Passage shown »
════════

Flawed 'Ingenia Theorem' claiming AGI impossible debunked by new paper
Proof used undefined 'human-level classifier' and swapped distributions—rebuttal shows fatal error.
In 2024, researchers Van Rooij, Guest, Adolfi, Kolokolova, and Rich published a paper in Computational Brain & Behavior claiming to prove that achieving human-level performance (AGI) via machine learning is impossible. Their 'Ingenia Theorem' attempted to reduce a known NP-hard problem to the problem of learning a human-level classifier from data, sparking significant online discussion. Now, a rebuttal by Mike (University of Toronto CS) has been published in the same journal, demonstrating the proof is fundamentally broken. The core issue: the paper never mathematically defines a 'human-level classifier'. The authors introduce a concept resembling a distribution of human situation-behavior tuples, but in the formal proof they silently swap it for 'for all polytime-sampleable distributions', an entirely different and far stronger constraint. This substitution makes the proof invalid—if accepted, it would also prove that learning to classify ImageNet is intractable. The rebuttal points to a broader pattern in attempts by Penrose, Chomsky, and others to rule out AGI via complexity arguments.
The new paper meticulously shows that the Ingenia Theorem's reasoning collapses under scrutiny. Because the definition of 'human-level' is vague, the reduction to NP-hardness fails—any such theorem would need a precise, measurable characterization of human-level performance (e.g., error rate on a fixed benchmark). By swapping the distribution, the authors inadvertently made their claim trivially true for any fixed dataset, yet meaningless for real AGI. The rebuttal concludes the proof is irreparably broken and cannot be patched without a complete rework. This development reaffirms that complexity theory does not currently rule out the possibility of AGI via machine learning, though the question remains open. For the ML community, it highlights the danger of sloppy definitions when applying theoretical computer science to AI alignment and capabilities debates.
- Van Rooij et al.'s 'Ingenia Theorem' (2024) claimed AGI impossible by reducing an NP-hard problem to human-level classification.
- Rebuttal shows 'human-level classifier' is never defined; formal proof swaps distributions without justification.
- Same logic would prove ImageNet classification intractable, revealing the theorem is irreparably broken.
Why It Matters
Reinforces that complexity theory does not yet preclude AGI via ML, but warns against poorly defined theoretical claims.

════════

Data shown »
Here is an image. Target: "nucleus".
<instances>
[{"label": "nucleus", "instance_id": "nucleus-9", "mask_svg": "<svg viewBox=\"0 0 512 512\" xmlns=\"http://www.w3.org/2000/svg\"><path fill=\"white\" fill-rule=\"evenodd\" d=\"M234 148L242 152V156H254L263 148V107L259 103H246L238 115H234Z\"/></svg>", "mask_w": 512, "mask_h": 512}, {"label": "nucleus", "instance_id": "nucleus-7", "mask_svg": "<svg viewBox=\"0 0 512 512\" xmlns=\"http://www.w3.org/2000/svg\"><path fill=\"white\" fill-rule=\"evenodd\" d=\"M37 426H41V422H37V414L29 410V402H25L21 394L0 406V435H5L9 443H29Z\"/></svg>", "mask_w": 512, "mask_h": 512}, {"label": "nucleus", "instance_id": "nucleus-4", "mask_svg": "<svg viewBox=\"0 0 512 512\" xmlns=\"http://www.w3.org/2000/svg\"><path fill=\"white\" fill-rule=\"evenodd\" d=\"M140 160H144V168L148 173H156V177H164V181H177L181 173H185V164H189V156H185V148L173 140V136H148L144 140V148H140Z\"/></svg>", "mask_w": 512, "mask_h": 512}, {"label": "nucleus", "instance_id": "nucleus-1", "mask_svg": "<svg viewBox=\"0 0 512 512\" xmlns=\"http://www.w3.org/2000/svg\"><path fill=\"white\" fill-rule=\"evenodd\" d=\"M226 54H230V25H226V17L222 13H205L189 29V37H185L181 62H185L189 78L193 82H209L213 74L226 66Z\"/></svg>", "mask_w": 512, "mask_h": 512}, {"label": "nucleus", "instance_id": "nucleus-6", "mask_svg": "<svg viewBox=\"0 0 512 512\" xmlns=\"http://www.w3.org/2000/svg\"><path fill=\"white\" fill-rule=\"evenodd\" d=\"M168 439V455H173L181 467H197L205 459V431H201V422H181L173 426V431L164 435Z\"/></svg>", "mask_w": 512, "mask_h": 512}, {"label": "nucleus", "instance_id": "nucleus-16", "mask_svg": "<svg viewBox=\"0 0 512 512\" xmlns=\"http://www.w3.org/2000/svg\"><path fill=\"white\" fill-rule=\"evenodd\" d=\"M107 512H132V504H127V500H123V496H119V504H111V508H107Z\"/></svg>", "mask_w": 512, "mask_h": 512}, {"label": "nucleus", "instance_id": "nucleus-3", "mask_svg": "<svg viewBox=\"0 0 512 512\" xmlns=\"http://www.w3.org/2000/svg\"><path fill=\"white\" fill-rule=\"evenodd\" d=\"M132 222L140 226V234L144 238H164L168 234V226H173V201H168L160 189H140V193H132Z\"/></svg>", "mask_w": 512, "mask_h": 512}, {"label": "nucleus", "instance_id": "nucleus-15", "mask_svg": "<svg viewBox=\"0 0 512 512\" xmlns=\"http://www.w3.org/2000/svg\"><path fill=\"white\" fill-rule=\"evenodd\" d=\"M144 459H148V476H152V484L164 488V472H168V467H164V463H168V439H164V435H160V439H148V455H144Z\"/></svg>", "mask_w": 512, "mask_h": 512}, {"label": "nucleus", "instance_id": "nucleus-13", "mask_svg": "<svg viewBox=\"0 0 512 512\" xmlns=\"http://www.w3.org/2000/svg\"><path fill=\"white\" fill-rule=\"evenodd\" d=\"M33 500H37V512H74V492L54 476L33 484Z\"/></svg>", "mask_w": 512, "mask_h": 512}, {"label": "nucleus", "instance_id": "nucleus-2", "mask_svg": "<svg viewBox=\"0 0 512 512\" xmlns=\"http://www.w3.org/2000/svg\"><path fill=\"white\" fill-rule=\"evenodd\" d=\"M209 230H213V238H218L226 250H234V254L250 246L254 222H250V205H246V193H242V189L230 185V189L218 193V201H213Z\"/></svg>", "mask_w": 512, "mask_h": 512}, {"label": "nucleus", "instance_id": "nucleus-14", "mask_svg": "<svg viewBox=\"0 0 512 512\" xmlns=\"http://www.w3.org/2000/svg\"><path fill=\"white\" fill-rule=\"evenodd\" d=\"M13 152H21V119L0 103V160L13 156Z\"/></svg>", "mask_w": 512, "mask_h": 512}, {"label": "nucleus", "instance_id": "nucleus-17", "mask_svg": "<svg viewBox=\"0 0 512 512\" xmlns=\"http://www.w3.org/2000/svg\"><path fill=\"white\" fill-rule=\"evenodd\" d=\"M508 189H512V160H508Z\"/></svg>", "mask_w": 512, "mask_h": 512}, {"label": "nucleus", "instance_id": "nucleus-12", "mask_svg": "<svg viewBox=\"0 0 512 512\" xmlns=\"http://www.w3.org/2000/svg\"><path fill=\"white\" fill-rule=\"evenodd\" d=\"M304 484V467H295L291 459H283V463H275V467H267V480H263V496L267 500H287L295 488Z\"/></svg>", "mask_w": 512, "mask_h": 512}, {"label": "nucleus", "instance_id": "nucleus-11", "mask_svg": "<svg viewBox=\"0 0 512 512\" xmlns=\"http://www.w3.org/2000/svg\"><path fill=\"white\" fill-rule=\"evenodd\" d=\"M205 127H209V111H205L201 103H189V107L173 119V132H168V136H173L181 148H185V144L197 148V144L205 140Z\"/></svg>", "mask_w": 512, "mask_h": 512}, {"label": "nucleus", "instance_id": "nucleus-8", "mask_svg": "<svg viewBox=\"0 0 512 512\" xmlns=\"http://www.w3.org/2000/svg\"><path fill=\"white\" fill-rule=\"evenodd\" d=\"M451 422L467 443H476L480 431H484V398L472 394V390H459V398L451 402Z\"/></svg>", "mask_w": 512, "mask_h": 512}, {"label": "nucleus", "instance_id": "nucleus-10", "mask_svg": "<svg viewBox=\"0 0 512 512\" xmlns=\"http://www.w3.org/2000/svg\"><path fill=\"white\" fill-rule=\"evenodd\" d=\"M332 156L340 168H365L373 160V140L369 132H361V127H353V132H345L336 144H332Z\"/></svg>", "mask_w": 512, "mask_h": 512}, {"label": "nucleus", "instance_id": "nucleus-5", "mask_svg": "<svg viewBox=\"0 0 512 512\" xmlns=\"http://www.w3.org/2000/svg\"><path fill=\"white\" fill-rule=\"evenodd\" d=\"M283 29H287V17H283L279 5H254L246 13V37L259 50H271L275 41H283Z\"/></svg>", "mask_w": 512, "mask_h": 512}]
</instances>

════════

Requirement » In the article on the Ingenia Theorem, in which journal did the 2024 paper by Van Rooij and colleagues appear?

Task answer » Computational Brain & Behavior